• _Document segment_
-*-
Link Between Medical Marijuana Dispensaries and Crime DIsputed
on Wednesday, December 23, 2009
Link Between Medical Marijuana Dispensaries and Crime Disputed by Denver Post
An article in the Denver Post illustrates how medical marijuana dispensaries do not pose a risk to neighborhoods.
The much-ballyhooed link between crime and medical marijuana dispensaries is being disputed in an excellent article in the Denver Post. While the press has seized upon every dispensary robbery as if it were an indication that dispensaries bring nothing but crime to the neighborhoods they occupy, the article points out that robberies of medical marijuana dispensaries are so infrequent relative to other crimes committed against other, less controversial business, as to represent a vanishingly small portion of overall robberies.
Indeed, banks are robbed far more frequently than medical marijuana dispensaries, yet there is no one clamoring to shut them down. When crimes against other businesses such as shops and pharmacies are factored in, the number of medical marijuana dispensary robberies is negligible. Still, this has not stopped well-funded activists opposed to medical marijuana from hectoring city councils and the state legislature to ban medical marijuana dispensaries.
-*-
Scene geometry reasoning data:
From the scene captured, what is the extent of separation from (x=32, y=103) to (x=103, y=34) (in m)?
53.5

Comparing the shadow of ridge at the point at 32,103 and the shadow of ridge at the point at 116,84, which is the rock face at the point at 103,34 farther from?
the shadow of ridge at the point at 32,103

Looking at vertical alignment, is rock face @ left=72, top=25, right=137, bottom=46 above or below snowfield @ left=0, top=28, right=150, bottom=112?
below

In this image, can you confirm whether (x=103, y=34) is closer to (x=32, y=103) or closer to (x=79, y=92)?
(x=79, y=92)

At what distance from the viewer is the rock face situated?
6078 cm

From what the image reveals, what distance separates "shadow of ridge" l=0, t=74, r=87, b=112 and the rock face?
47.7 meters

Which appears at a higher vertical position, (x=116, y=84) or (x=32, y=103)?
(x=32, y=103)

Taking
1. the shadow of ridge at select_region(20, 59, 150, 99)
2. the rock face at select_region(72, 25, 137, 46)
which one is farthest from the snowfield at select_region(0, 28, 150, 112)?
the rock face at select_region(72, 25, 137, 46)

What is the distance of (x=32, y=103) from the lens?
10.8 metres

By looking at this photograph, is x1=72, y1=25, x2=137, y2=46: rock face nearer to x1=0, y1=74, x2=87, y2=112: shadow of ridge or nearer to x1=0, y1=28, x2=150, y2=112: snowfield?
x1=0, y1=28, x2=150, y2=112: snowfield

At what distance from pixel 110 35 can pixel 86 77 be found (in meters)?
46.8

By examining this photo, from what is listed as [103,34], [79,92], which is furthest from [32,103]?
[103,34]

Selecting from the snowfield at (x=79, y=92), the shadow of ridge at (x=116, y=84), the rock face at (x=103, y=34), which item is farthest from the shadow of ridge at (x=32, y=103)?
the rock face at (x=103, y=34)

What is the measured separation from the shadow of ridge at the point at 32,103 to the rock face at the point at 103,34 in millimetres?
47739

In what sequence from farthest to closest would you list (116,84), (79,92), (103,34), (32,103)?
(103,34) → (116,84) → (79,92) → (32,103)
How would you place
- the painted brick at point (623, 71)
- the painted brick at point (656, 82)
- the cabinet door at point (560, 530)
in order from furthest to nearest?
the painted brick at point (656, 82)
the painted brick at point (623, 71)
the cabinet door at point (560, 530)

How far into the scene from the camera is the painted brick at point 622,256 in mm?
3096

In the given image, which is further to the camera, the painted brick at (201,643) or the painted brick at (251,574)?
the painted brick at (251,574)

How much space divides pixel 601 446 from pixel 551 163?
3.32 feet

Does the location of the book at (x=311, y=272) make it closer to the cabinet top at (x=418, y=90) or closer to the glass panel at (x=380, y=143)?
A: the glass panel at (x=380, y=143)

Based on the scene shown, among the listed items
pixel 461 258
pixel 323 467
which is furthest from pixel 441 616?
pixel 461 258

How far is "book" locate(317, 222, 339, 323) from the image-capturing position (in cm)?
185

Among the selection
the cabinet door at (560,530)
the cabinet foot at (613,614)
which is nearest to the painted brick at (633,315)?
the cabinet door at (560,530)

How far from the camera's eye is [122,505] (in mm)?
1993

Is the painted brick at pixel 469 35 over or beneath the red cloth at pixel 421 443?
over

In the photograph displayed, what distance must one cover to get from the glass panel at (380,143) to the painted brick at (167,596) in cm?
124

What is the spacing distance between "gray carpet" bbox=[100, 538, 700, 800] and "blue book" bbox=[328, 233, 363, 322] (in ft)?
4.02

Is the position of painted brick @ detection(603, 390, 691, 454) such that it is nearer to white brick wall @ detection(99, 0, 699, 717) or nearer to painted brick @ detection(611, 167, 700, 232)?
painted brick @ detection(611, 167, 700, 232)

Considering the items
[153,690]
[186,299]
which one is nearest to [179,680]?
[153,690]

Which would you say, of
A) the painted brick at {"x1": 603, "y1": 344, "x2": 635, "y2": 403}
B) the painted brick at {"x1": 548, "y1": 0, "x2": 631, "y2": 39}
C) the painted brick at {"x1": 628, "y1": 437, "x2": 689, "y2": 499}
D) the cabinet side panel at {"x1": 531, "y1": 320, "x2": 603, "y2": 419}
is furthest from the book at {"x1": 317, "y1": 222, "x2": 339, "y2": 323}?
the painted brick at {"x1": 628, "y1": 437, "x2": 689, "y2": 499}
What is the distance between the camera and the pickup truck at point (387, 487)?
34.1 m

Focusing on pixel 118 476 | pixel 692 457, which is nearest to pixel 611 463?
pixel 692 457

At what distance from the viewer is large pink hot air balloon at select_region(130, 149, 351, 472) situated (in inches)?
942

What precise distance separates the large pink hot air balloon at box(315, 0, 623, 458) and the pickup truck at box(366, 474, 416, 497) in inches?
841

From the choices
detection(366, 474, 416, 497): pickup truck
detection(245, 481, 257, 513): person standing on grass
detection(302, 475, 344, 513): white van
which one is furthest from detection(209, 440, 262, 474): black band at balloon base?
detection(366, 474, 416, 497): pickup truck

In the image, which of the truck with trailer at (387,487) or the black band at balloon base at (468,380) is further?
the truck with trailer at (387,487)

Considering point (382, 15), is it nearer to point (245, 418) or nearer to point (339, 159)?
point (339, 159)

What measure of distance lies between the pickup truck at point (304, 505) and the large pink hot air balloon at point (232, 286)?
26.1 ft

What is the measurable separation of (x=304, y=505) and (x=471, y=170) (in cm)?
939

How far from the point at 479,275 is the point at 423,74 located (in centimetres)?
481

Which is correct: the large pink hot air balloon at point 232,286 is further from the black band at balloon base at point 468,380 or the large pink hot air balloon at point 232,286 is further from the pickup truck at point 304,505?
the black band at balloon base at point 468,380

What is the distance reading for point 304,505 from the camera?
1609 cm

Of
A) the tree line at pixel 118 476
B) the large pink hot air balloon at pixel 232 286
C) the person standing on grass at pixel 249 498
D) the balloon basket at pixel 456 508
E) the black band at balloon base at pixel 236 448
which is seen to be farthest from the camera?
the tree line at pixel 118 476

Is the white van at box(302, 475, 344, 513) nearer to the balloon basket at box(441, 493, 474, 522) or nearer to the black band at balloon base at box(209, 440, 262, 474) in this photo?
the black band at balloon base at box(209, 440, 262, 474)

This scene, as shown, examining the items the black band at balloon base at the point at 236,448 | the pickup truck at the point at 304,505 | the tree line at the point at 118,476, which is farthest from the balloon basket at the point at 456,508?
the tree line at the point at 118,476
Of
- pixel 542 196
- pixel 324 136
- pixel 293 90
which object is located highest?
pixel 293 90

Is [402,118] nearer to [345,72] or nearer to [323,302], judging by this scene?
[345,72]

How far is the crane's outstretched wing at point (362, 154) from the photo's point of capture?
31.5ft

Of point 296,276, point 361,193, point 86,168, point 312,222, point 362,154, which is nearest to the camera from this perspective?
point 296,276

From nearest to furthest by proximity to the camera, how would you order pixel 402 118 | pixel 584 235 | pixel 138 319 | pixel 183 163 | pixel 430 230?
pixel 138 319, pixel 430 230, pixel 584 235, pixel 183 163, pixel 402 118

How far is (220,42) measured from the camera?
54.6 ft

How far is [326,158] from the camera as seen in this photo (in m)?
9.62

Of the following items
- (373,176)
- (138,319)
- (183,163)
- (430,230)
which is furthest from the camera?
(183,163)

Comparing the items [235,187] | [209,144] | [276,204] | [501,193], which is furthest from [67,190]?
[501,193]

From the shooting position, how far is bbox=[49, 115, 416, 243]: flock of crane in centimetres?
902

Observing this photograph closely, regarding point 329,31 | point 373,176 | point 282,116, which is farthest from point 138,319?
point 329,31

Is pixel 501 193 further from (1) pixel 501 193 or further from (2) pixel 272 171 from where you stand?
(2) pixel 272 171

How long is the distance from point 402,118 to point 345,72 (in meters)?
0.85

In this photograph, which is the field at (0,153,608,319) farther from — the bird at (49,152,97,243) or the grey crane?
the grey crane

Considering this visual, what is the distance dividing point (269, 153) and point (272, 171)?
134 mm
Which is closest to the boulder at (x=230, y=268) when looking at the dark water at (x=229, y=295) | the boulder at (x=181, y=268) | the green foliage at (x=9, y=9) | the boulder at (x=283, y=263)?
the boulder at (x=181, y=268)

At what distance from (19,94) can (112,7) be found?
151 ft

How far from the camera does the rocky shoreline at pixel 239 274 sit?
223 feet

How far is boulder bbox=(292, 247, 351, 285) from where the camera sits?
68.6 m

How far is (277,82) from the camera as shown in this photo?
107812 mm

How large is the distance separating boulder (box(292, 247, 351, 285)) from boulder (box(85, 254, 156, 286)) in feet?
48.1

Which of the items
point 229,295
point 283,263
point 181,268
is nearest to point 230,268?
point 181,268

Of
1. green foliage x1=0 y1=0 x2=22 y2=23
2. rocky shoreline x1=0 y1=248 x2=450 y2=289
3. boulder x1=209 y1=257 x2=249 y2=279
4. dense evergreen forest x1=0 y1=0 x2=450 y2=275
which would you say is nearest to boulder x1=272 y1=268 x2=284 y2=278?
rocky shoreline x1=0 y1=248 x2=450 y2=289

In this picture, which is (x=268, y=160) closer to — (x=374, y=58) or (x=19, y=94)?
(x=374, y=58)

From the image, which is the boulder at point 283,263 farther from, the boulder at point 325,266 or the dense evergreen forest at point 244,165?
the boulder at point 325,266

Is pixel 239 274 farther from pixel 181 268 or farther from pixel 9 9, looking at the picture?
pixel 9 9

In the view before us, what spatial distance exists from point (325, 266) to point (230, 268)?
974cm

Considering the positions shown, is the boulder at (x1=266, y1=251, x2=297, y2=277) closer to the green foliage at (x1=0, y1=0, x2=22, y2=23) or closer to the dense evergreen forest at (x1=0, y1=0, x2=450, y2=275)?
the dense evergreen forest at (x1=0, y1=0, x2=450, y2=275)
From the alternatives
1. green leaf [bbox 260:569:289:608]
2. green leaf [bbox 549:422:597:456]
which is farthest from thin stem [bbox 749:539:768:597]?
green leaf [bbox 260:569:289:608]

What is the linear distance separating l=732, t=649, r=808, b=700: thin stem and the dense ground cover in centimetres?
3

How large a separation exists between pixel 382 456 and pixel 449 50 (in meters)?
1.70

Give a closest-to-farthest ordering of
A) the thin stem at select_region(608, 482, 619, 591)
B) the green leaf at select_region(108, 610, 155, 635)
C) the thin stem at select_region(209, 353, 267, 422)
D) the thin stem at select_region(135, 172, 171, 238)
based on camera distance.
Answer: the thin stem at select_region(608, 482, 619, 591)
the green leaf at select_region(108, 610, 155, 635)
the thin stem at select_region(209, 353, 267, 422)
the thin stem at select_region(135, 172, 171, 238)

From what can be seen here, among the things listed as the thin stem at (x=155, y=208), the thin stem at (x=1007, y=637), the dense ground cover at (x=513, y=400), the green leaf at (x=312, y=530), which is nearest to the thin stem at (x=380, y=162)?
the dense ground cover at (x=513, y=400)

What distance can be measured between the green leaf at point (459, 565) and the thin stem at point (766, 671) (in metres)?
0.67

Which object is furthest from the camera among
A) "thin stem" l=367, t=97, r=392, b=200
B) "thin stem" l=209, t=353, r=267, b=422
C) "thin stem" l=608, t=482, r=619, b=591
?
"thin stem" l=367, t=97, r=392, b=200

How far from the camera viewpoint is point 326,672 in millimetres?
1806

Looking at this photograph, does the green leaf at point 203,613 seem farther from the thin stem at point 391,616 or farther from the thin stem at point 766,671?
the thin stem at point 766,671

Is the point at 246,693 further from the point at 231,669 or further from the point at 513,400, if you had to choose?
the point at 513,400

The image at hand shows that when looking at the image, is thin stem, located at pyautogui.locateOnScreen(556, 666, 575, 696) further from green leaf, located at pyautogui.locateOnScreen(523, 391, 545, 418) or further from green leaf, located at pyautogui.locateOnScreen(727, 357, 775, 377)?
-*-
• _Questions_
1 > According to the article on medical marijuana dispensaries and crime, what kind of business is robbed far more often than dispensaries?
2 > Pick up the article on medical marijuana dispensaries and crime after its final sentence and keep writing it.

• _Answers per task_
1 > Banks.

2 >
It is important to remember that medical marijuana is a medicine like any other. Because its legalization is relatively new, it remains a novelty. The proliferation of dispensaries in recent months has drawn the ire of those who do not understand the issue fully.
Cannabis has been used for thousands of years as a palliative for pain. Indeed, it is no less effective for its age and today countless patients across the country suffering from cancer, HIV/AIDS, glaucoma, and chronic pain find relief thanks to medical marijuana. We are fortunate to live in a state where the right to use medical marijuana is enshrined in our constitution, thanks to the passage of Amendment 20 in 2000. Yet for this right to mean anything, an effective distribution system must remain in place.
Expecting patients or caregivers in the patients' immediate families to effectively cultivate medical-grade marijuana is short-sighted. As mentioned in other blog posts on this site, the cultivation of medical marijuana is an exacting science best left to experts. That's why Pain Management of Colorado entrusts its grow operations only to master growers who use the latest organic cultivation methods to ensure quality medicine.
To have operations such as ours besmirched by an alarmist press only serves to push medical marijuana patients further to the margins. Medical marijuana is not shameful or even medically suspect. For many, it is the only effective relief they receive, allowing them a modicum of comfort as they grapple with the effects of their illnesses.